Aim of the task |
Reproduce the lines of the items word for word, beginning with the line that contains "Scrutinising this photograph, from" and ending after the line that contains "5. the evergreen tree at point (699, 154)".
#####
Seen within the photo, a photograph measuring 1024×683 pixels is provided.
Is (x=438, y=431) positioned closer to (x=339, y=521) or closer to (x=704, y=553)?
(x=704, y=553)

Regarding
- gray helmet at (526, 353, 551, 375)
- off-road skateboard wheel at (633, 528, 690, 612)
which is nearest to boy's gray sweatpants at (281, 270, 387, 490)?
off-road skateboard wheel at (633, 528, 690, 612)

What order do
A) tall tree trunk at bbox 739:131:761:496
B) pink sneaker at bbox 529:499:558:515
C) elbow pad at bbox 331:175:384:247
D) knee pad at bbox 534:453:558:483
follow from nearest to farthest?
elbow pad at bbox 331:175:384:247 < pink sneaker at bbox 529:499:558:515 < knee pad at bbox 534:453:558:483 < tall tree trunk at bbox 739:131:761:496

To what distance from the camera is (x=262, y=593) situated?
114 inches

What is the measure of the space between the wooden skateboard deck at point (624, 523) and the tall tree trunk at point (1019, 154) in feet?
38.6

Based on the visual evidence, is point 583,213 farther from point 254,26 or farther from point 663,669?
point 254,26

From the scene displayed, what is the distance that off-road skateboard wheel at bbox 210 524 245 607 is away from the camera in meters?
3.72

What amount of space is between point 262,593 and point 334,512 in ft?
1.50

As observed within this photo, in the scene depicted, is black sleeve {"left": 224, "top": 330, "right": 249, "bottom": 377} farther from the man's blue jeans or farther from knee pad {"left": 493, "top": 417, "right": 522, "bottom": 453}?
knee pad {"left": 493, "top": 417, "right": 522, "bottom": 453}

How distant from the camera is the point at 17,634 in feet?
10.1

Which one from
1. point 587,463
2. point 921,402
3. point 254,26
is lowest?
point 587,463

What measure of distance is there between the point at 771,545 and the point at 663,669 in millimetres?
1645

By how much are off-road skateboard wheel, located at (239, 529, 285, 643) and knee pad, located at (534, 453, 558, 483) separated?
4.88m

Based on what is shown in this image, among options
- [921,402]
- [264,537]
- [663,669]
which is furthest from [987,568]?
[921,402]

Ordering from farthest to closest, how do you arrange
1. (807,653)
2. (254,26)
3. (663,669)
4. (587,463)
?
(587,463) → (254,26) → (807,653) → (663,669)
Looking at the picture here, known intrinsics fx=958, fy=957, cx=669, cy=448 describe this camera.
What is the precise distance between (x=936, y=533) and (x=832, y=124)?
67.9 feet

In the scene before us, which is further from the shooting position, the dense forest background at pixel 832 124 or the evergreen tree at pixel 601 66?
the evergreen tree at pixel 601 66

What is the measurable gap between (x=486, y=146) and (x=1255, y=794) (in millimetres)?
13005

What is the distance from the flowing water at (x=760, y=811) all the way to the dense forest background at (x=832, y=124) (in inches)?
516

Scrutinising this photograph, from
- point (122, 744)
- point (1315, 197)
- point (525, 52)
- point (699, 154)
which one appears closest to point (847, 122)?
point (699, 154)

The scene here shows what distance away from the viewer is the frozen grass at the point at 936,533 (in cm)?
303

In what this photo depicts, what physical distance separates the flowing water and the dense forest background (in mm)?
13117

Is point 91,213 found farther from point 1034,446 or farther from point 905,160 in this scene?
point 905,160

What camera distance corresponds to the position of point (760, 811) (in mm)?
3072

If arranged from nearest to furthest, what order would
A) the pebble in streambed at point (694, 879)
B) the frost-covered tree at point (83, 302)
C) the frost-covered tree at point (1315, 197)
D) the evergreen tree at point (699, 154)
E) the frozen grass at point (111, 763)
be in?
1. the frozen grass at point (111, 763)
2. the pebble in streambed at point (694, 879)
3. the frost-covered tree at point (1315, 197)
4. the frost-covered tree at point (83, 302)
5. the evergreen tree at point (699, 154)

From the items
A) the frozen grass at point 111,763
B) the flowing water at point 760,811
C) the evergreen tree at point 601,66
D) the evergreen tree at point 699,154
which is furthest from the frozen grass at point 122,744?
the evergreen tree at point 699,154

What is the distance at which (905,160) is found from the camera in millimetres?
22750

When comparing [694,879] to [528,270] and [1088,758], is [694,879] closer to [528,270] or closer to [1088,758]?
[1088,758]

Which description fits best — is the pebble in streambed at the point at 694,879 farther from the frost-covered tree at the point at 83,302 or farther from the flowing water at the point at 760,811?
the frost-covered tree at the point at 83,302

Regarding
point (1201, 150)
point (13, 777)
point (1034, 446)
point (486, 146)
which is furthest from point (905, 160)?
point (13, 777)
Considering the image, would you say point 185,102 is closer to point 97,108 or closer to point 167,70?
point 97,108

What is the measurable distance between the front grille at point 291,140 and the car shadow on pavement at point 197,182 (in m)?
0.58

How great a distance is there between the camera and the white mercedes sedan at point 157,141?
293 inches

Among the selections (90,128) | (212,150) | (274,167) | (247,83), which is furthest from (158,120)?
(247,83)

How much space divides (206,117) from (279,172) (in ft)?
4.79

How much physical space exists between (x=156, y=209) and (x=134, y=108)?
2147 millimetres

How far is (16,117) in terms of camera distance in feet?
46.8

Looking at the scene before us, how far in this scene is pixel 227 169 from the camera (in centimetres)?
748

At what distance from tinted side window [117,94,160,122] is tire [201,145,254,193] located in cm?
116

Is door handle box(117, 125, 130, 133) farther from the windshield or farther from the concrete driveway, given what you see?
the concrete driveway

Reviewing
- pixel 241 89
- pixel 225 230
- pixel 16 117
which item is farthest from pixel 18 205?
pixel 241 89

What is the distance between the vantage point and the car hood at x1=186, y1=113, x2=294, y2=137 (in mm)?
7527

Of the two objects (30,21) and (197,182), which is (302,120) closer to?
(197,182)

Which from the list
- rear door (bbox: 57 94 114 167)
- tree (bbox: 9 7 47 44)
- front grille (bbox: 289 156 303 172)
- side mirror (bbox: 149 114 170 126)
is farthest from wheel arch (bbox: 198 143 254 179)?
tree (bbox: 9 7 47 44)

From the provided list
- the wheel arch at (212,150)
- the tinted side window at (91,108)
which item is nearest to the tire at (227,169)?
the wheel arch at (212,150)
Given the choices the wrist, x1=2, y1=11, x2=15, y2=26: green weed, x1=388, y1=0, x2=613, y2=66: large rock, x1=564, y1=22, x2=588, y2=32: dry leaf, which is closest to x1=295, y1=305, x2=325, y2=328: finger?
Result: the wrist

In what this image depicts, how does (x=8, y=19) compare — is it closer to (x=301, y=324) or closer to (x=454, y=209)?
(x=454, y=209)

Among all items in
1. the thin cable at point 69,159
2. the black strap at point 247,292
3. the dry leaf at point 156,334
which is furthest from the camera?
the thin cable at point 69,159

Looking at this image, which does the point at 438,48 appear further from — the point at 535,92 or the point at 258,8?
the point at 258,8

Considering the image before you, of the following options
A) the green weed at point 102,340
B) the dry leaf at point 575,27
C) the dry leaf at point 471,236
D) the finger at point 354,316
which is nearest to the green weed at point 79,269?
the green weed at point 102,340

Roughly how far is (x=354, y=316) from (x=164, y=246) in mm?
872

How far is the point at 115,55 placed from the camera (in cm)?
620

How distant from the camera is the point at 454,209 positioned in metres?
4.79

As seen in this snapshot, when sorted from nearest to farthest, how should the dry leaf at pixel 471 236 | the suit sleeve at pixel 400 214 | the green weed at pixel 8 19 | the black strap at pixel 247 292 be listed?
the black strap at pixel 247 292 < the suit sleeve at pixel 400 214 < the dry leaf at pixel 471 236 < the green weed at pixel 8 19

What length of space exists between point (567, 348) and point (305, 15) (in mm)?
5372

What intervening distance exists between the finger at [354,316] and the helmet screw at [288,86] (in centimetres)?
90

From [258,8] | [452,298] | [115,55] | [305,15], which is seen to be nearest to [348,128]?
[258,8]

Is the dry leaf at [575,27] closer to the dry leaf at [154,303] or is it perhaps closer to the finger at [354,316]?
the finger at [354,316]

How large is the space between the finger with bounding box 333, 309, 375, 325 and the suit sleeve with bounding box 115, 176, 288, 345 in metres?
#####
Worked answer |
Scrutinising this photograph, from
- point (122, 744)
- point (1315, 197)
- point (525, 52)
- point (699, 154)
which one appears closest to point (847, 122)?
point (699, 154)

The scene here shows what distance away from the viewer is the frozen grass at the point at 936,533 (in cm)?
303

In what this photo depicts, what physical distance separates the flowing water and the dense forest background (in mm)?
13117

Is point 91,213 found farther from point 1034,446 or farther from point 905,160 in this scene?
point 905,160

What camera distance corresponds to the position of point (760, 811) (in mm)?
3072

If arranged from nearest to furthest, what order would
A) the pebble in streambed at point (694, 879)
B) the frost-covered tree at point (83, 302)
C) the frost-covered tree at point (1315, 197)
D) the evergreen tree at point (699, 154)
E) the frozen grass at point (111, 763)
be in?
1. the frozen grass at point (111, 763)
2. the pebble in streambed at point (694, 879)
3. the frost-covered tree at point (1315, 197)
4. the frost-covered tree at point (83, 302)
5. the evergreen tree at point (699, 154)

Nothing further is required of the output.